◆ What is being asked ◆
Which lines in the items below contain the string "region"? List each of them.

Records of spatial reasoning items:
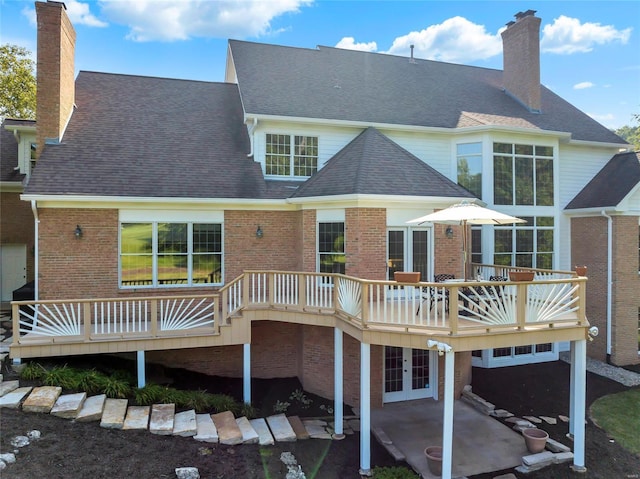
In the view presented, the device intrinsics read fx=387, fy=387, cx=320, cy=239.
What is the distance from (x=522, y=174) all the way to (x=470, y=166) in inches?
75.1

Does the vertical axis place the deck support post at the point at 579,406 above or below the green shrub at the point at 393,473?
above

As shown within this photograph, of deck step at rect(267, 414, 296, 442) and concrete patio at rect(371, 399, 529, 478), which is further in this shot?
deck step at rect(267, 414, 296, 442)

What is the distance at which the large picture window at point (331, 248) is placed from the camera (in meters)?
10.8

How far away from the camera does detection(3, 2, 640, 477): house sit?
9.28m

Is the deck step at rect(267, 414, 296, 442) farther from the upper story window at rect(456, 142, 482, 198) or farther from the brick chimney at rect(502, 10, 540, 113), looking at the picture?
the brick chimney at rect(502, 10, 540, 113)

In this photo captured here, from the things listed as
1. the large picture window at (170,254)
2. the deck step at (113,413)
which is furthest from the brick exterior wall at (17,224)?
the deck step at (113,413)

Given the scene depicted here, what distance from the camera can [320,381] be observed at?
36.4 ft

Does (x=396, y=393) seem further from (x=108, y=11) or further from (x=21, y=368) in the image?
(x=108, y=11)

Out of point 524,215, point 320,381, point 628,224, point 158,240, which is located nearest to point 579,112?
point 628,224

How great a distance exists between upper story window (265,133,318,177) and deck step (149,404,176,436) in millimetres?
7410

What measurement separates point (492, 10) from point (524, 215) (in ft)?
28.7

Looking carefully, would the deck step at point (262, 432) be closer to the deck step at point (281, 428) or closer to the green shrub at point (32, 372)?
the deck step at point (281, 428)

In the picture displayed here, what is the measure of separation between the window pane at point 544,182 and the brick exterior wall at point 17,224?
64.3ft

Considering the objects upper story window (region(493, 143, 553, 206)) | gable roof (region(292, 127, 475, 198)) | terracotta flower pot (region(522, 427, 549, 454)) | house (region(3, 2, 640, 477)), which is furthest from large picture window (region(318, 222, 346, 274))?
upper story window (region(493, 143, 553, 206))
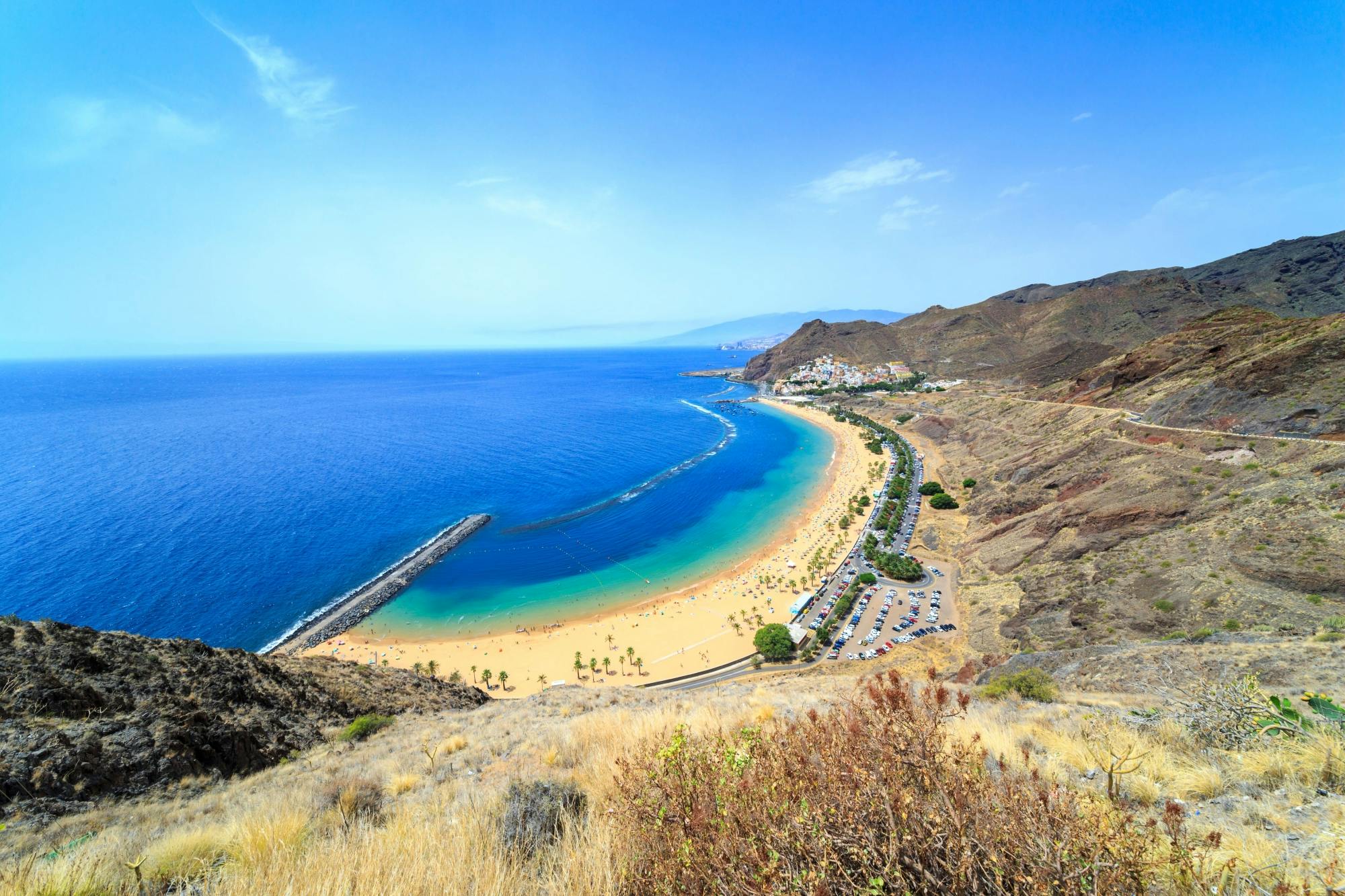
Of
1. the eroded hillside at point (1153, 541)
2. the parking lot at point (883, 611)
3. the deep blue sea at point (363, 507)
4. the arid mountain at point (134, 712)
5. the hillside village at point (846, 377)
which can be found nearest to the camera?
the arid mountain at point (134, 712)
...
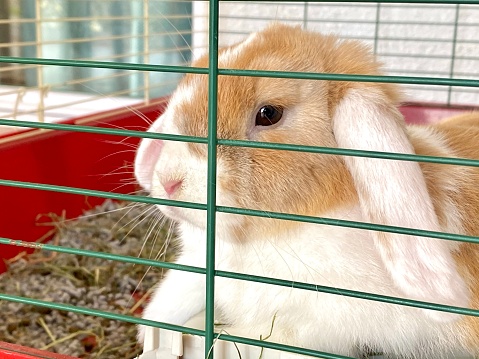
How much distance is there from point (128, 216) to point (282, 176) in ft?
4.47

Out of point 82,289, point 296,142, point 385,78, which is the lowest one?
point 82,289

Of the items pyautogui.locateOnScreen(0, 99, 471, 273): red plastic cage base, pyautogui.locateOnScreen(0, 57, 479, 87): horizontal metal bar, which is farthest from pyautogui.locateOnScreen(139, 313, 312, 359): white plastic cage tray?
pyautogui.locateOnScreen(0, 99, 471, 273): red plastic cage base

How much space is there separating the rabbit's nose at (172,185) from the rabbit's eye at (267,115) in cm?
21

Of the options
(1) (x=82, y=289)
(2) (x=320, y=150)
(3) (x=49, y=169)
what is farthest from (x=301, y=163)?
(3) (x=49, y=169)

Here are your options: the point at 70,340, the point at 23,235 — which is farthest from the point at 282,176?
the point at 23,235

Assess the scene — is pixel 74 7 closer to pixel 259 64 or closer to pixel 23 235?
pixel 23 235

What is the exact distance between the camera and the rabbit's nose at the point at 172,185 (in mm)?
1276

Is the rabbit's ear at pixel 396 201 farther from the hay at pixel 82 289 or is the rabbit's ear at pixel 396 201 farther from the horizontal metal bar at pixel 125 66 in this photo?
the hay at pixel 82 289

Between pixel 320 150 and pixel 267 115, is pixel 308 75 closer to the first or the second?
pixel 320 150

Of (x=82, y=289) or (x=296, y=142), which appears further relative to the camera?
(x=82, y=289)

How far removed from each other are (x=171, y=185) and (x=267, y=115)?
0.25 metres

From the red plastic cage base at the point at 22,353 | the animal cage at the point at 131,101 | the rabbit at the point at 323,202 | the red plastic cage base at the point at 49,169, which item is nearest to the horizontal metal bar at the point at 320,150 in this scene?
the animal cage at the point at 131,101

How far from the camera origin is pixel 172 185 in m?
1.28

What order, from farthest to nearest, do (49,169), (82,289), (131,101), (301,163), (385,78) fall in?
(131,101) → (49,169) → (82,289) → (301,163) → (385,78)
* * *
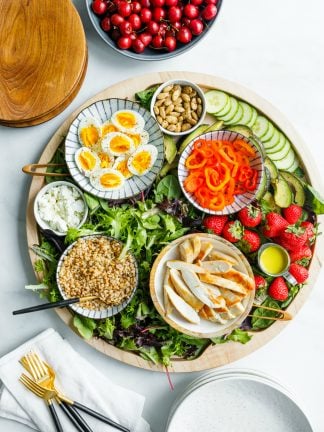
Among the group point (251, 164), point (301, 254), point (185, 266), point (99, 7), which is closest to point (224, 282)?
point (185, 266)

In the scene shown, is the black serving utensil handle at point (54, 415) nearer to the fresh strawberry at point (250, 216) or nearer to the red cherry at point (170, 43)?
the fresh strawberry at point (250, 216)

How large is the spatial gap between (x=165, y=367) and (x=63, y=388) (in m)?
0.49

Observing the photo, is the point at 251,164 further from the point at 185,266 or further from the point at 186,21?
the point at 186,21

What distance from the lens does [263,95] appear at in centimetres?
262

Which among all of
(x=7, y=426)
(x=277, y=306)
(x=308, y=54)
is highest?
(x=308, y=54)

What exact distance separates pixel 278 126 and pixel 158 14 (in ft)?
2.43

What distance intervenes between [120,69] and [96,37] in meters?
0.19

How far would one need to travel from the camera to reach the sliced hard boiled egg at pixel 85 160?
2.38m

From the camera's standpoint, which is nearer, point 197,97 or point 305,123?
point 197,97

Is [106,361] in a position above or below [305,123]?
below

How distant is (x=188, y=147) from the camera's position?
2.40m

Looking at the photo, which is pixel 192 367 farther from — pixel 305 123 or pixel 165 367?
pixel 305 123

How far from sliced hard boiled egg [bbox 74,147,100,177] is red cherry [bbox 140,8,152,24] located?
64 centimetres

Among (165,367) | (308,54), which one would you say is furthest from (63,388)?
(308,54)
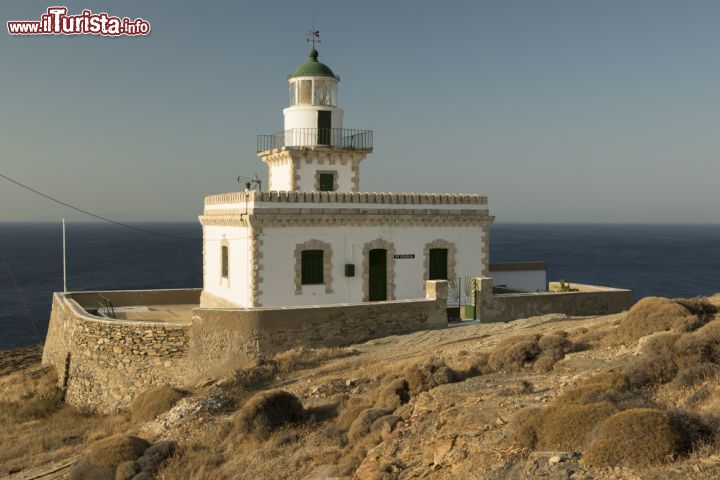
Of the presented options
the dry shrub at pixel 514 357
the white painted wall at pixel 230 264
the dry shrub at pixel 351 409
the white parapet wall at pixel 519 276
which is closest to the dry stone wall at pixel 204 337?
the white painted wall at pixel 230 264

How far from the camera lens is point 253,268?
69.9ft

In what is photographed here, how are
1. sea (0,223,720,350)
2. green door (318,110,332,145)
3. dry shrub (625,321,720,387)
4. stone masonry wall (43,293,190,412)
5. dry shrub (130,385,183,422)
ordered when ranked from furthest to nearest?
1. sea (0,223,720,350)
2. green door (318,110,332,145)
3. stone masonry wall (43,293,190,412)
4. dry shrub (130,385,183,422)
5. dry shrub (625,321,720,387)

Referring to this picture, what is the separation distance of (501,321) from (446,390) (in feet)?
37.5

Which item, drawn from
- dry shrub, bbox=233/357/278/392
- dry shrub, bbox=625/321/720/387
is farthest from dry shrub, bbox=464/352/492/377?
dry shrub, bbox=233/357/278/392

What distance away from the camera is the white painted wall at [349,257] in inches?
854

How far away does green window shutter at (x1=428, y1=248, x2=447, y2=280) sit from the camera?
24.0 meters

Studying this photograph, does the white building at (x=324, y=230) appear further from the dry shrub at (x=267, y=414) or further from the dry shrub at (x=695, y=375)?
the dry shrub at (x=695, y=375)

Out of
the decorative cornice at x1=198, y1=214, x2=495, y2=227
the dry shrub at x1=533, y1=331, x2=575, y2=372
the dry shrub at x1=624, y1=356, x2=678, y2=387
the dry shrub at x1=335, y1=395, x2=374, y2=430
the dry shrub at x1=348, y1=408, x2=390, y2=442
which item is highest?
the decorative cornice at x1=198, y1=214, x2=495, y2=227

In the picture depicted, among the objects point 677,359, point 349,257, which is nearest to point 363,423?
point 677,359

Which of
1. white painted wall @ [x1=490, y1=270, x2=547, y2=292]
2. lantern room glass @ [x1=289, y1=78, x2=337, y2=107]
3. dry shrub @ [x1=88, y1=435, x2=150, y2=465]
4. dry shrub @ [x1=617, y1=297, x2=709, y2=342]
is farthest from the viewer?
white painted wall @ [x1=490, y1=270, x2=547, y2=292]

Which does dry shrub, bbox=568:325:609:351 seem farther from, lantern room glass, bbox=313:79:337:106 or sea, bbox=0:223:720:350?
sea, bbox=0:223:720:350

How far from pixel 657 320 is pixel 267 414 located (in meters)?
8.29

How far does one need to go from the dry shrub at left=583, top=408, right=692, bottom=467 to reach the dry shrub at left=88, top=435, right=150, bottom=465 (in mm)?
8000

◆ Solution to the problem ◆
Considering the objects upper story window (region(493, 143, 553, 206)) | gable roof (region(292, 127, 475, 198)) | terracotta flower pot (region(522, 427, 549, 454)) | house (region(3, 2, 640, 477)), which is furthest from large picture window (region(318, 222, 346, 274))?
upper story window (region(493, 143, 553, 206))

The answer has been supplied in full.